Well, it hasn't! (except in your macro transformer, and some
hypothetical macros that I've written involving making Andre van
Tonder's monadic CPS macros even cooler)
> Even though it's impossible to provide a simple implementation that
> everyone can just drop into their system, I think it's still valuable
> to have something that at least proves the idea is implementable, and
> that people can look to for guidance if the English specification is
> later found to be self-contradictory.
(see two sections below)
> One advantage of the original (... ...) idea over
> choose-your-own-ellipsis is that it is already widely implemented, and
> you could use the free somewhat-portable syntax-case expander from
> chez scheme as the reference implementation.
>
> If you opt for the more pioneering CYOE concept, then you could
> perhaps provide a modified version of the chez scheme expander. An
> advantage of the chez-scheme expander is that it is used by several
> systems (like SISC and Chicken, IIRC), and patches to it could
> actually be used by those systems' implementors.
Eek. That would require that I somehow comprehend psyntax.
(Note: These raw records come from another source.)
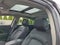 2016 Buick LaCrosse Leather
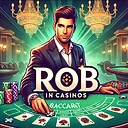 RobInCasinos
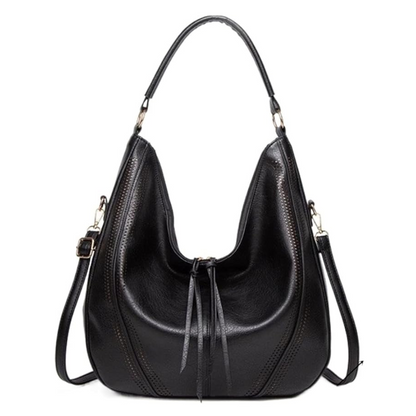 Claire - Sac Épaule Convertible Élégant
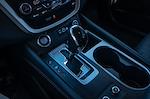 2024 Nissan Murano AWD SUV for sale #402948J - photo 28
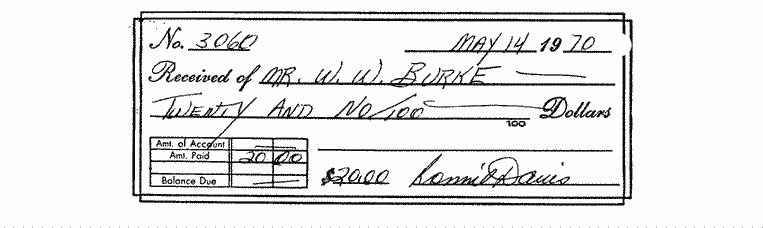 SCR ID # 97-89-0-96-4-1-1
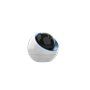 Telecamera Full HD WiFi HD-IP con visione panoramica Smart Security 1920x1080p LT-F11 Letine - 3
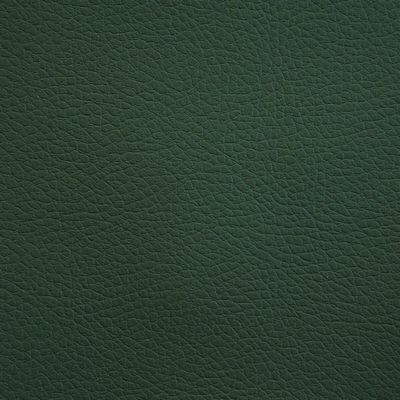 Тайм-1 (Art-Vision 104) Кресло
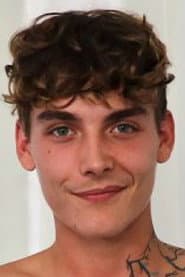 Photo of Memphis Rhodes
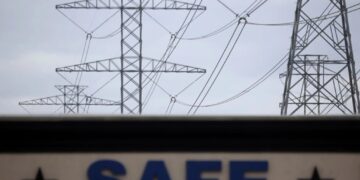 The New Energy Priorities Emerging From This Moment of Chaos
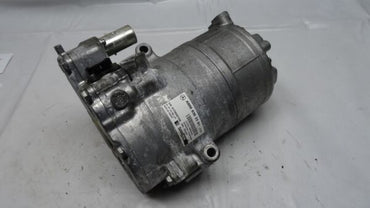 Compressore D'Aria Mercedes Benz a Class W177 A250E B Eqa 160kW A0008302201-Image1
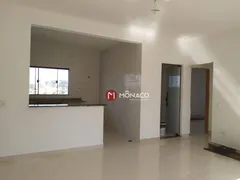 Casa com 2 Quartos para alugar, 110m² no Alto da Boa Vista, Londrina - Foto 7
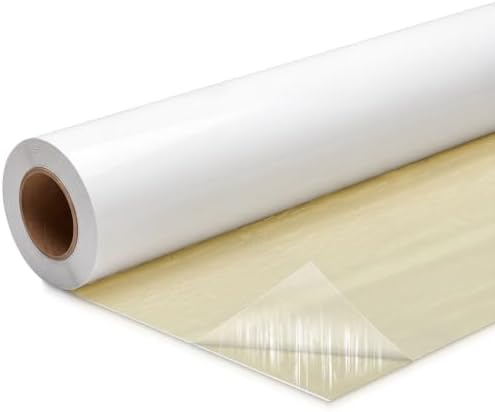 Self-Adhesive TPO Butyl Roofing Membrane, 60 Mil, 40'' x 16.4'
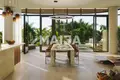 1 bedroom apartment 82 m² Paje, Tanzania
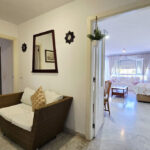3 bedroom Apartments for sale in Nueva Andalucía – R5379112 3 bedroom Apartments for sale in Nueva Andalucía – R5379112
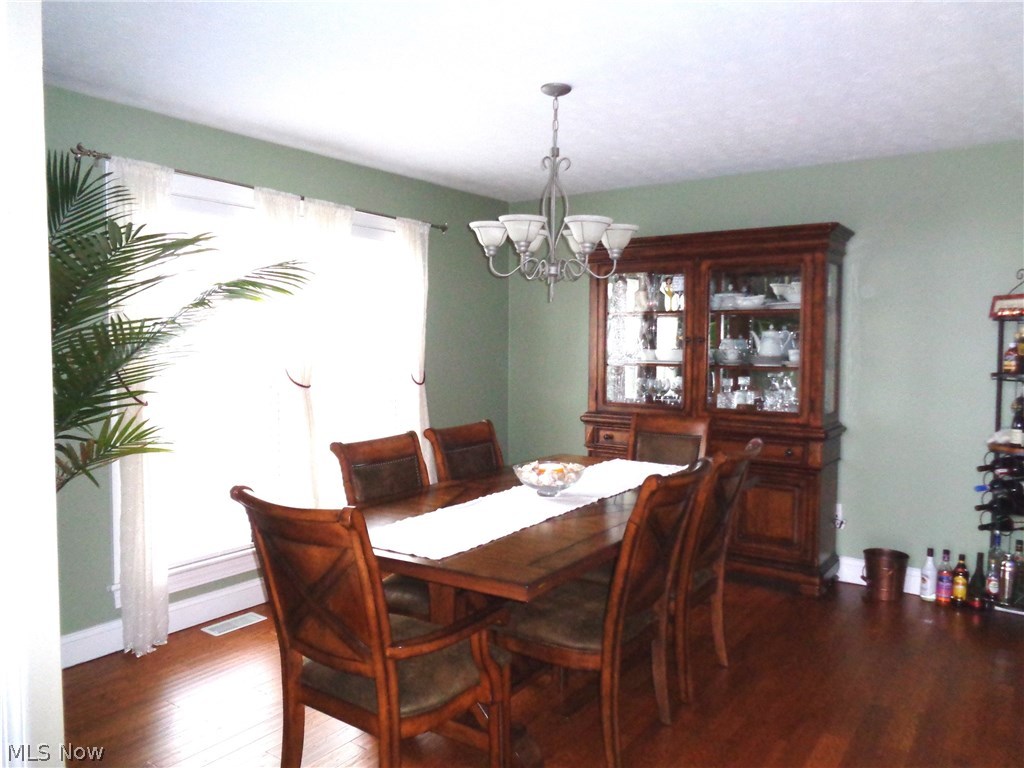 Windfall Heights - Residential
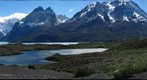 Paine National Park 4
If
Scott and Felix can only _barely_ comprehend it, I have grave doubts
about _me_ comprehending it...(but I suppose I can try to, and maybe
try to comprehend yours as well, although the more I think about it
the more I dislike the idea of writing a macro transformer purely for
SYNTAX-RULES and _directly_ for SYNTAX-RULES; Scheme48's macro
expander, for instance, totals fewer than one thousand lines of code,
_including_ comments, and it's a SYNTAX-RULES->explicit renaming
transformer _as_well_as_ a macro expander for explicit renaming;
unfortunately, the explicit renaming bit uses Scheme48's internal AST
stuff, so it's not portable at all, and not many Schemes support
explicit renaming)
> Another option, more in the "so at least people have something to look
> at" category, would be to use the macro expander I have been working
> on occasionally, available at petrofsky.org/src/alexpander.scm, which
> I just updated to include support for CYOE and tail patterns. (I also
> added a few pages of commentary, but it doesn't rise to the level of
> comprehensibility yet.)
I guess I could put a link to your expander in the implementation
section. Would that be OK?
> I just noticed that the draft only allows one extra pattern after an
> ellipsis. Don't you want to allow any number, as in Chez scheme?
> That's the way I implemented it.
Yes, I realized this a few days ago, but I won't change it until I do
some more drastic stuff to the document.